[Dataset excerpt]

******

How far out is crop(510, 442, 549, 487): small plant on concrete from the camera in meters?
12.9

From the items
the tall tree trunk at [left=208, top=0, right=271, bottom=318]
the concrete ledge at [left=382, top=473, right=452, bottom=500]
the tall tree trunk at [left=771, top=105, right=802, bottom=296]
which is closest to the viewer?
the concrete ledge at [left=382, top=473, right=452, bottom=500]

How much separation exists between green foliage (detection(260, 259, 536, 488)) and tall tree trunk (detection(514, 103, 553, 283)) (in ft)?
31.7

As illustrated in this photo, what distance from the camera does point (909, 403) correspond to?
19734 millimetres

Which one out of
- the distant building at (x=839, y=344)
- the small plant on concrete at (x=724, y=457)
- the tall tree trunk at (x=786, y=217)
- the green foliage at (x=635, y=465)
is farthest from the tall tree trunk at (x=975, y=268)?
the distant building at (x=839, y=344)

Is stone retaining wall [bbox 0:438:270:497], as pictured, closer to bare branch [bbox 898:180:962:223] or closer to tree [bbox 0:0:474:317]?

******

Present every line of the listing above as a numbered list, leaving out the blank lines.

1. How far out is crop(510, 442, 549, 487): small plant on concrete from the camera in meters?
2. 12.9
3. From the items
4. the tall tree trunk at [left=208, top=0, right=271, bottom=318]
5. the concrete ledge at [left=382, top=473, right=452, bottom=500]
6. the tall tree trunk at [left=771, top=105, right=802, bottom=296]
7. which is closest to the viewer?
8. the concrete ledge at [left=382, top=473, right=452, bottom=500]
9. How much separation exists between green foliage (detection(260, 259, 536, 488)) and tall tree trunk (detection(514, 103, 553, 283)) (in ft)?
10. 31.7
11. As illustrated in this photo, what distance from the camera does point (909, 403) correspond to?
12. 19734 millimetres
13. Which one out of
14. - the distant building at (x=839, y=344)
15. - the small plant on concrete at (x=724, y=457)
16. - the tall tree trunk at (x=786, y=217)
17. - the green foliage at (x=635, y=465)
18. is farthest from the tall tree trunk at (x=975, y=268)?
19. the distant building at (x=839, y=344)
20. Is stone retaining wall [bbox 0:438:270:497], as pictured, closer to bare branch [bbox 898:180:962:223] or closer to tree [bbox 0:0:474:317]?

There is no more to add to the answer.